*** Extracted data Section Begins ***
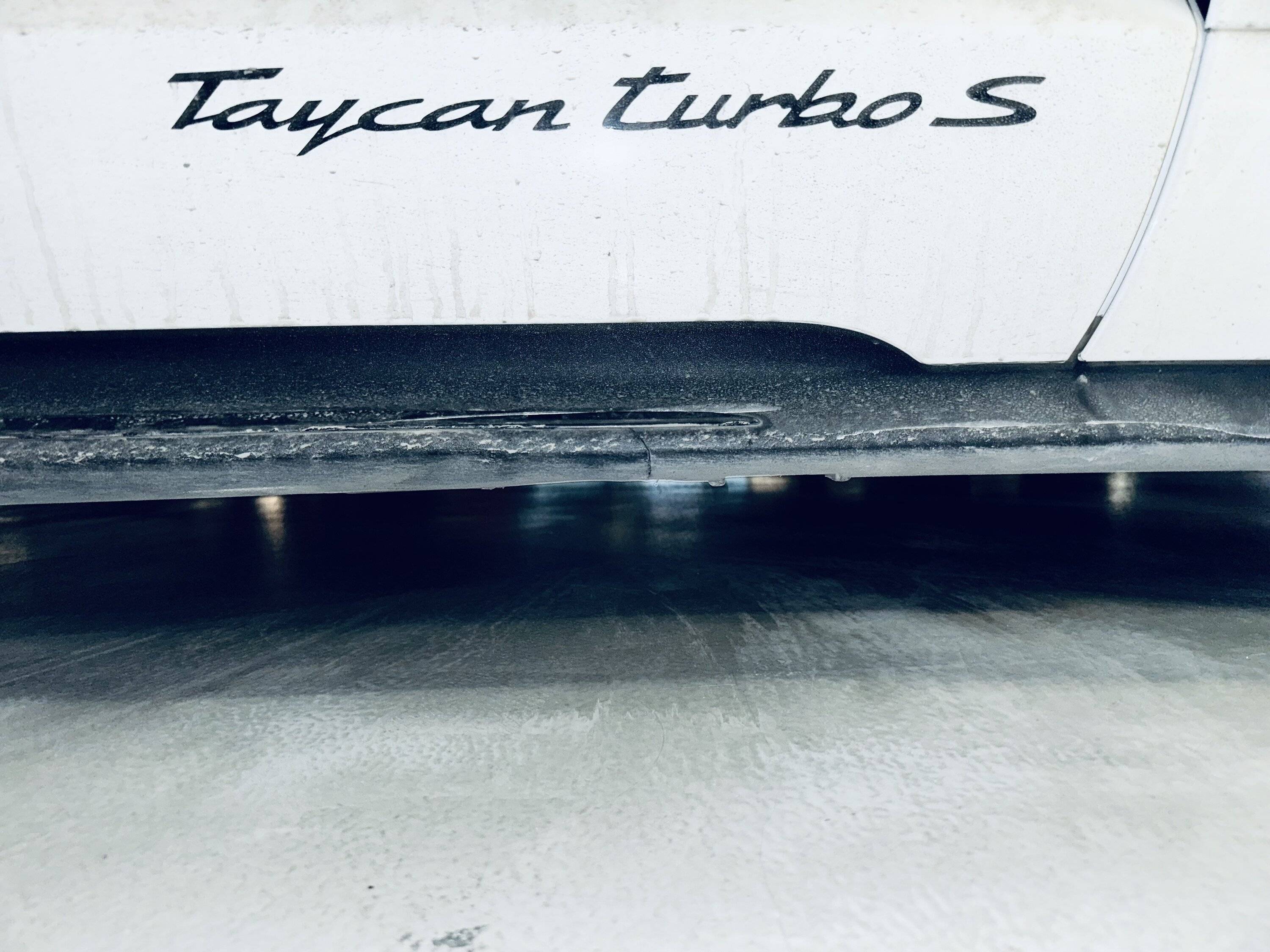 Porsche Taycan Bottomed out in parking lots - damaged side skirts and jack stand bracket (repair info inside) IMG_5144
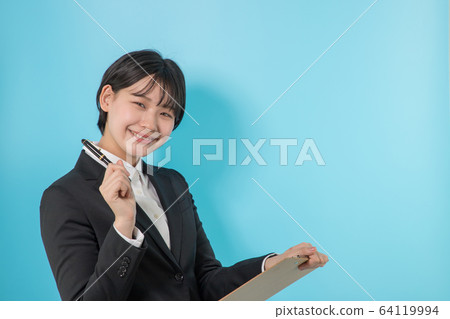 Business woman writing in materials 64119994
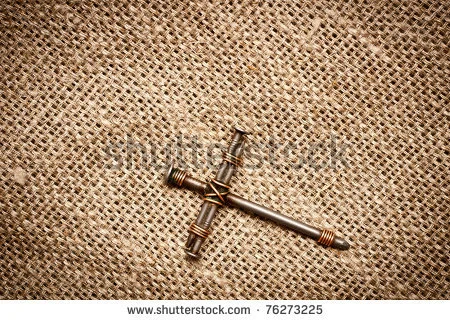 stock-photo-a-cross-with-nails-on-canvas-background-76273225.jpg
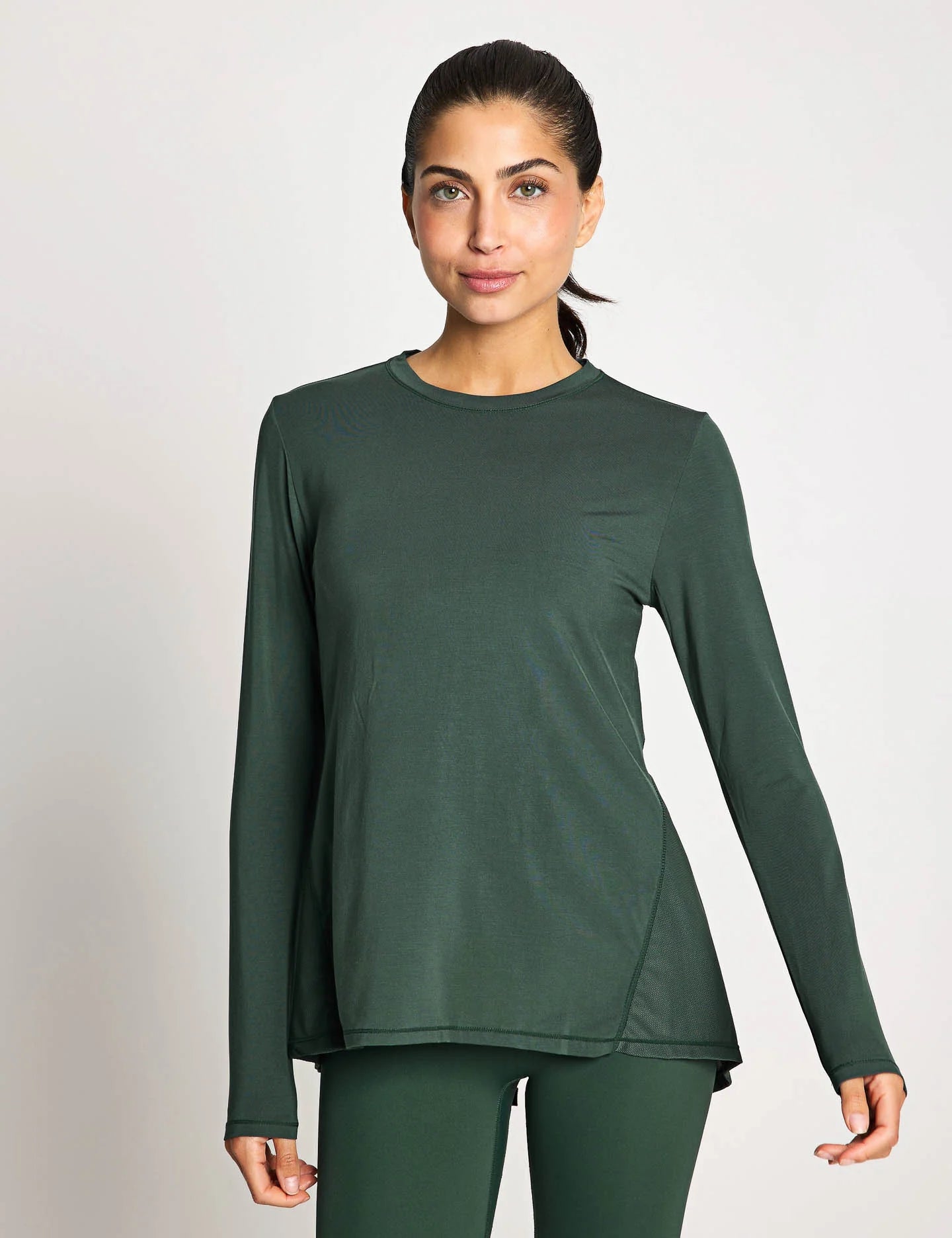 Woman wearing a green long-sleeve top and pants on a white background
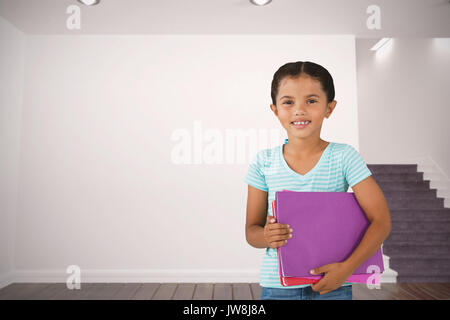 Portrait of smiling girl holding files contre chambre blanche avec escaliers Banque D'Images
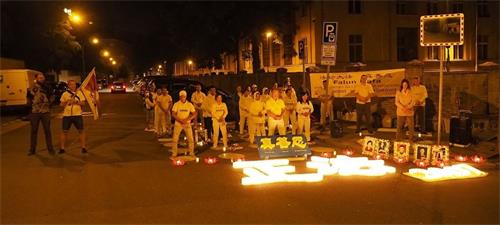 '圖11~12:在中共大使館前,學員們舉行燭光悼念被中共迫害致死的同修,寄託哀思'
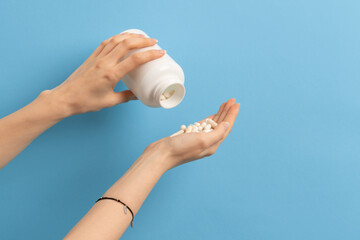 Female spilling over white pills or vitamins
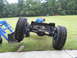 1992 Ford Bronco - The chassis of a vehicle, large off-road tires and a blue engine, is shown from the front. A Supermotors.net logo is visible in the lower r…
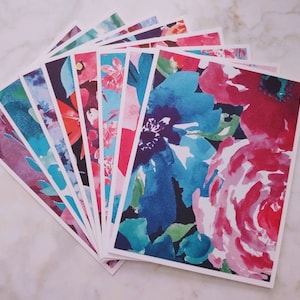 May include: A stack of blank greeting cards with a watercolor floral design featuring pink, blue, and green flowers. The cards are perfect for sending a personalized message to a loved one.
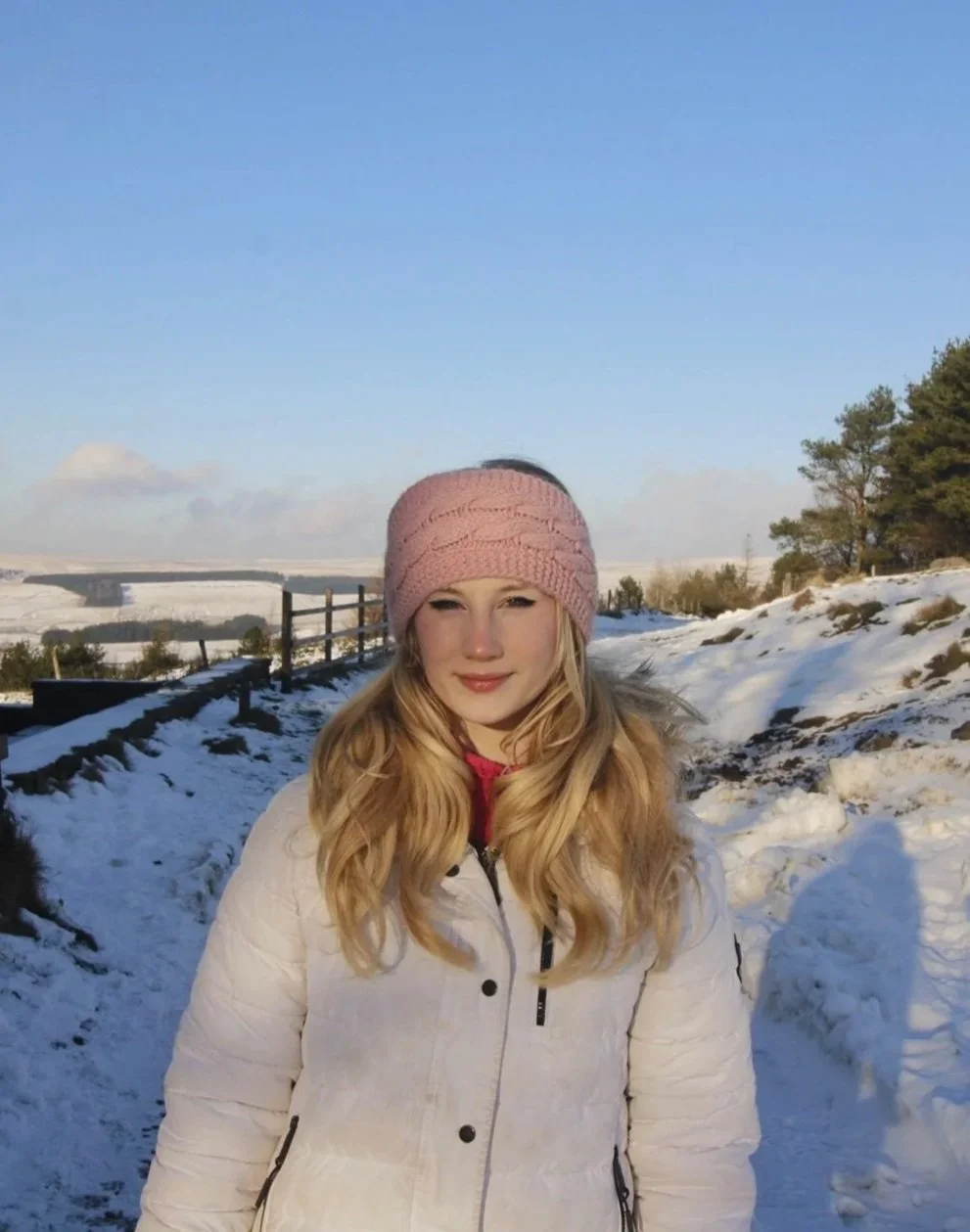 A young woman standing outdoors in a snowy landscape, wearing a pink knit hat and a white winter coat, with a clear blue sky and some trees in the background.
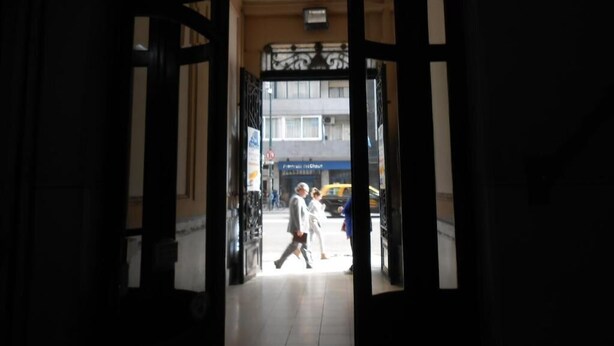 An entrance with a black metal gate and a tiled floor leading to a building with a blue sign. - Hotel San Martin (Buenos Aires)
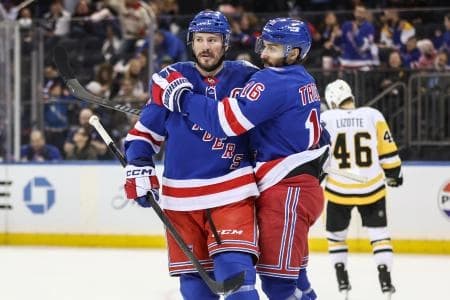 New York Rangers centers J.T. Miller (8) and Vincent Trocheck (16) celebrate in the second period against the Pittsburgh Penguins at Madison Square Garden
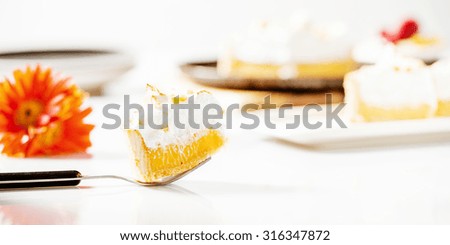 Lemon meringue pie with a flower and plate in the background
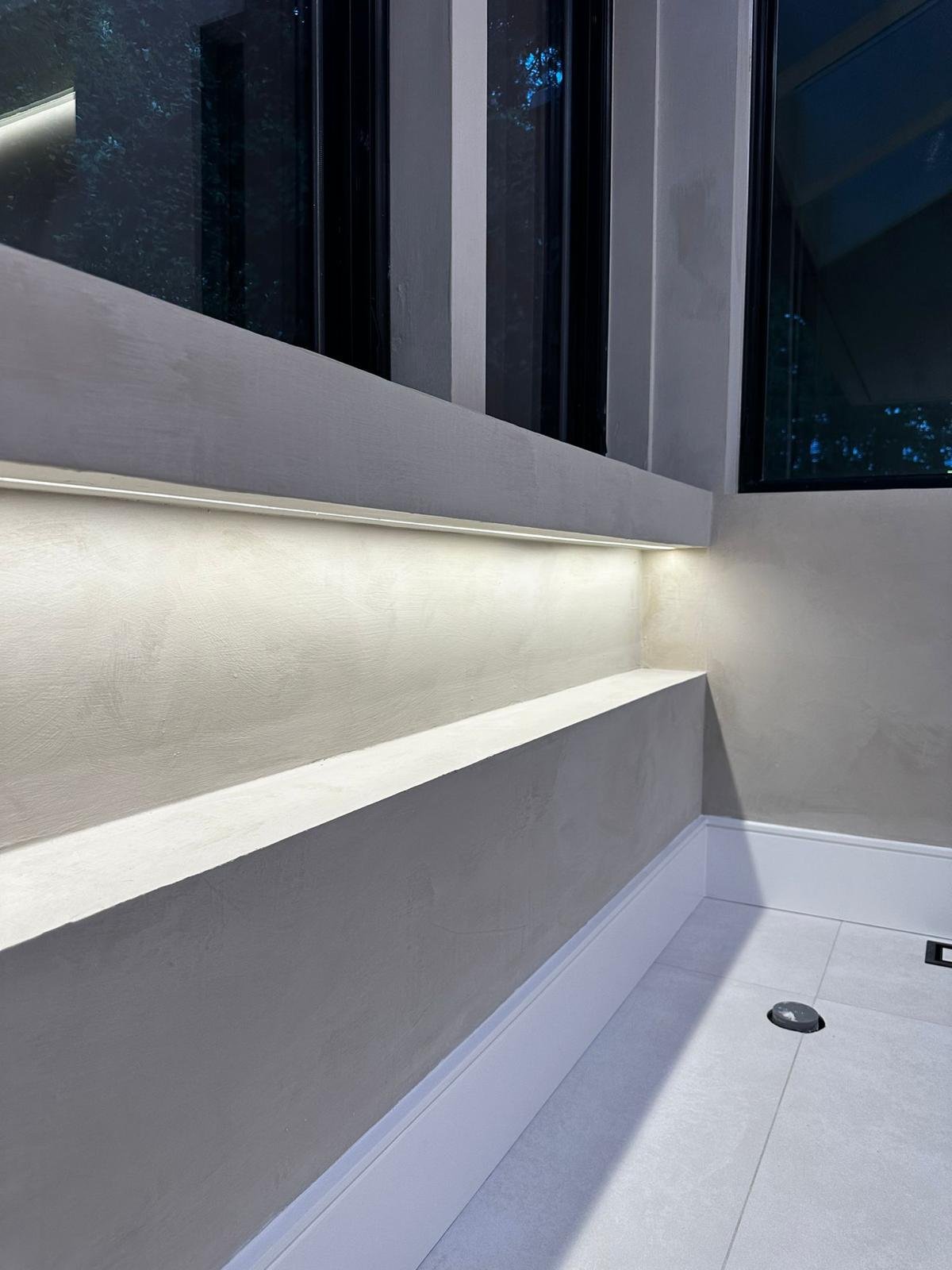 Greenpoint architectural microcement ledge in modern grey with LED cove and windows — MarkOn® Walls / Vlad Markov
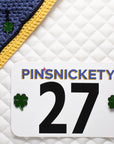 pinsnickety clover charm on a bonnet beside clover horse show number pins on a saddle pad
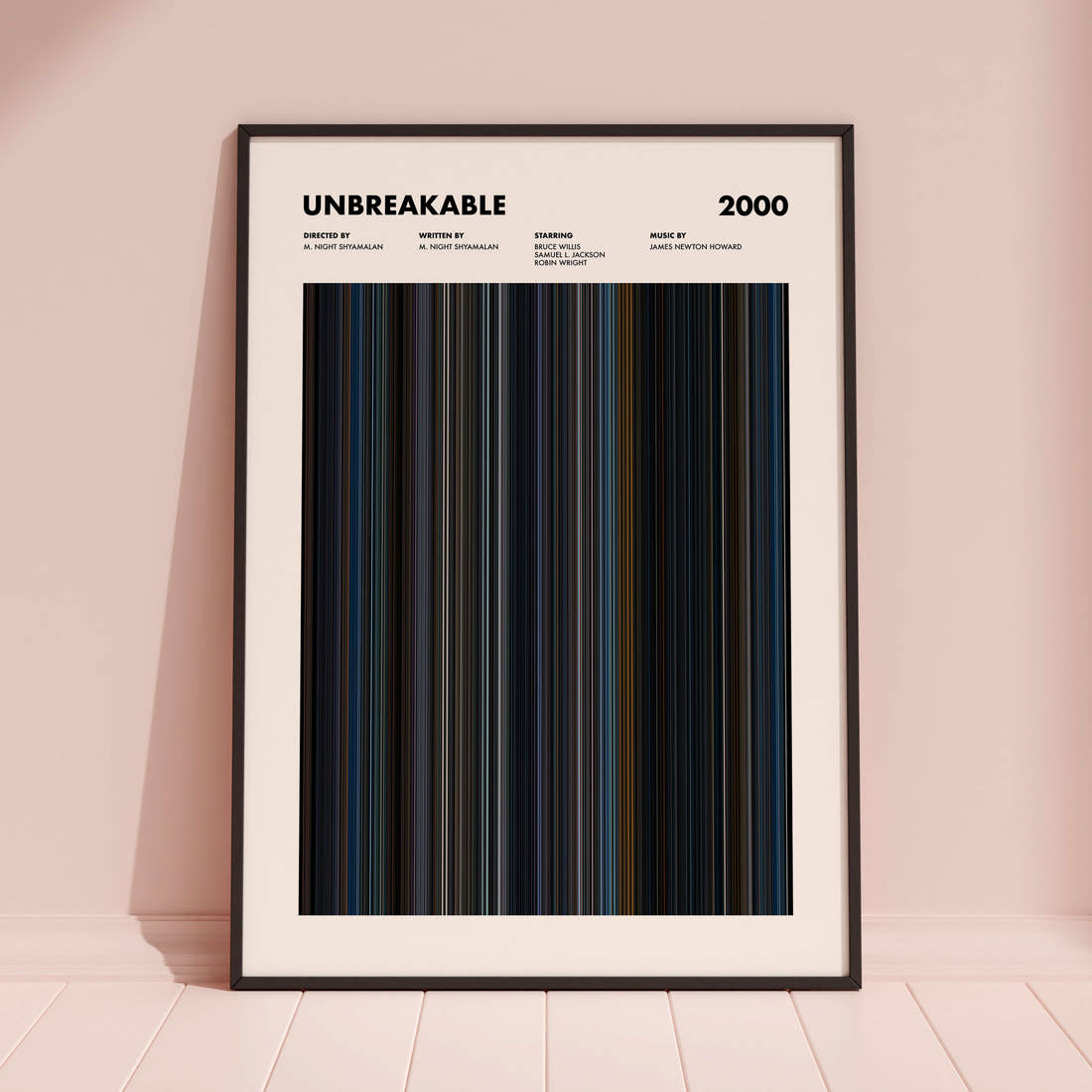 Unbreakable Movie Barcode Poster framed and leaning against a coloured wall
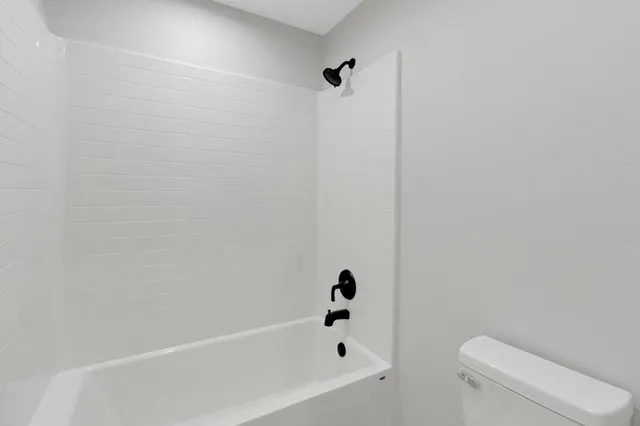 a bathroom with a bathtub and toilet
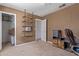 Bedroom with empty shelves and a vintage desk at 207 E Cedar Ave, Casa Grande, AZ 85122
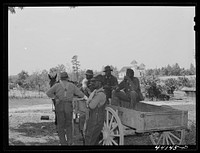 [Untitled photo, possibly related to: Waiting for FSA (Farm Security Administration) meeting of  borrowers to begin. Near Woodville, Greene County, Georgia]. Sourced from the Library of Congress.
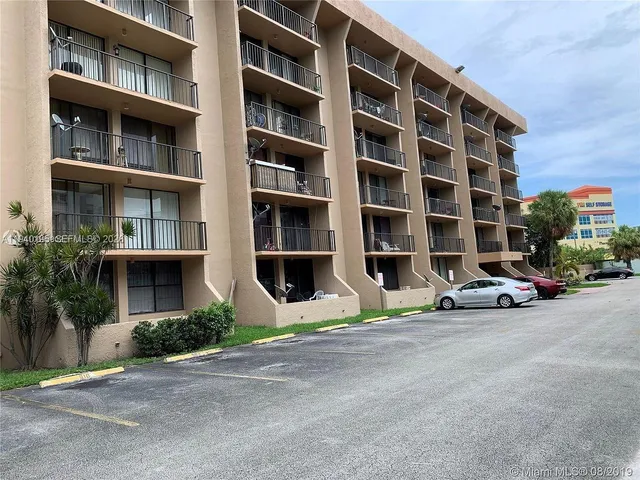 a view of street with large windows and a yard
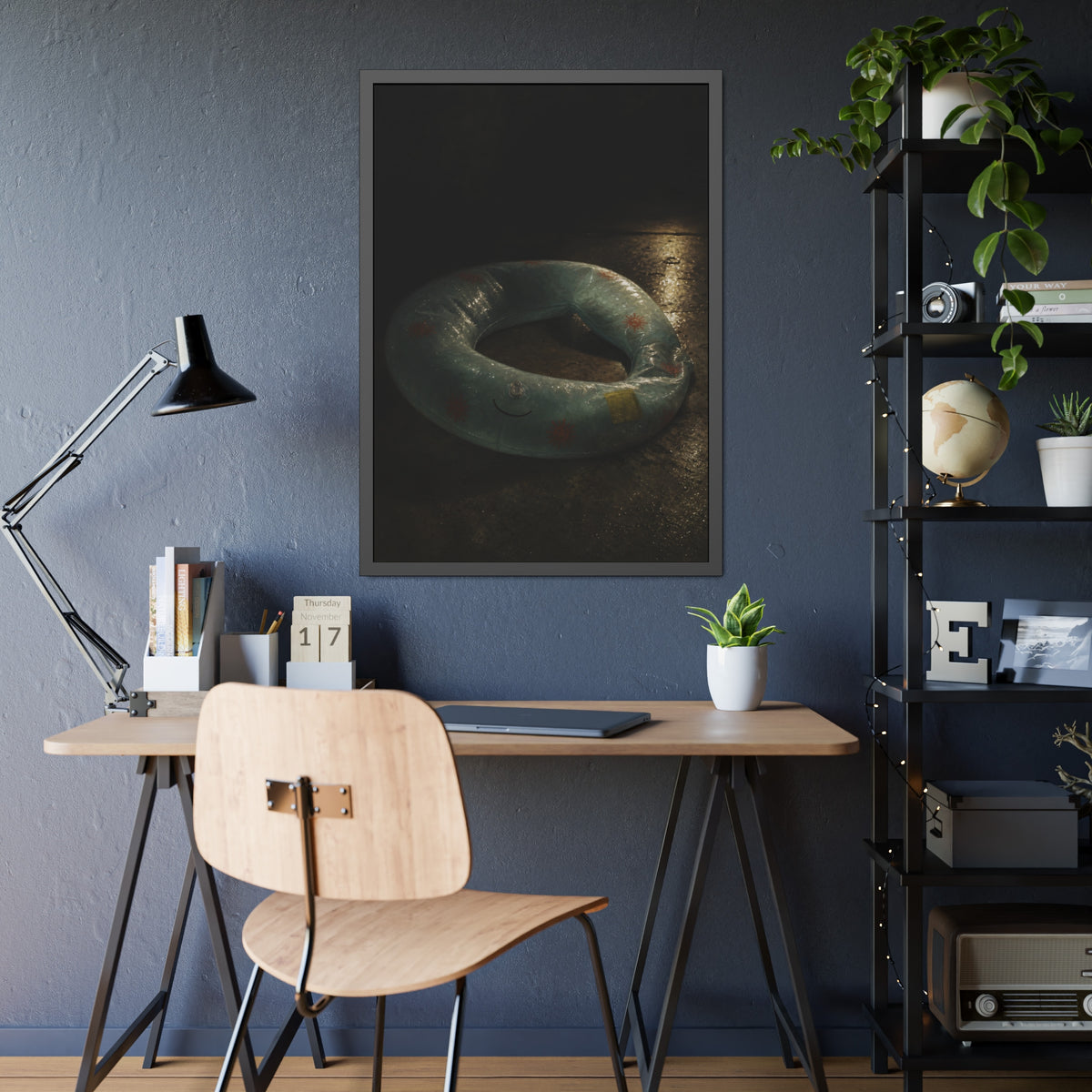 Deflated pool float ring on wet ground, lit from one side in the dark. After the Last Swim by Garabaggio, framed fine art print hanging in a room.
*** Extracted data Section Ends ***
== Prompt ==
Every line above needs to be written out again as it stands. Pictures do not belong in the copy.

== Task solution ==
 Porsche Taycan Bottomed out in parking lots - damaged side skirts and jack stand bracket (repair info inside) IMG_5144
 Business woman writing in materials 64119994
 stock-photo-a-cross-with-nails-on-canvas-background-76273225.jpg
 Woman wearing a green long-sleeve top and pants on a white background
 Portrait of smiling girl holding files contre chambre blanche avec escaliers Banque D'Images
 '圖11~12:在中共大使館前,學員們舉行燭光悼念被中共迫害致死的同修,寄託哀思'
 Female spilling over white pills or vitamins
 1992 Ford Bronco - The chassis of a vehicle, large off-road tires and a blue engine, is shown from the front. A Supermotors.net logo is visible in the lower r…
 May include: A stack of blank greeting cards with a watercolor floral design featuring pink, blue, and green flowers. The cards are perfect for sending a personalized message to a loved one.
 A young woman standing outdoors in a snowy landscape, wearing a pink knit hat and a white winter coat, with a clear blue sky and some trees in the background.
 An entrance with a black metal gate and a tiled floor leading to a building with a blue sign. - Hotel San Martin (Buenos Aires)
 New York Rangers centers J.T. Miller (8) and Vincent Trocheck (16) celebrate in the second period against the Pittsburgh Penguins at Madison Square Garden
 Lemon meringue pie with a flower and plate in the background
 Greenpoint architectural microcement ledge in modern grey with LED cove and windows — MarkOn® Walls / Vlad Markov
 pinsnickety clover charm on a bonnet beside clover horse show number pins on a saddle pad
 Unbreakable Movie Barcode Poster framed and leaning against a coloured wall
 a bathroom with a bathtub and toilet
 Bedroom with empty shelves and a vintage desk at 207 E Cedar Ave, Casa Grande, AZ 85122
 [Untitled photo, possibly related to: Waiting for FSA (Farm Security Administration) meeting of  borrowers to begin. Near Woodville, Greene County, Georgia]. Sourced from the Library of Congress.
 a view of street with large windows and a yard
 Deflated pool float ring on wet ground, lit from one side in the dark. After the Last Swim by Garabaggio, framed fine art print hanging in a room.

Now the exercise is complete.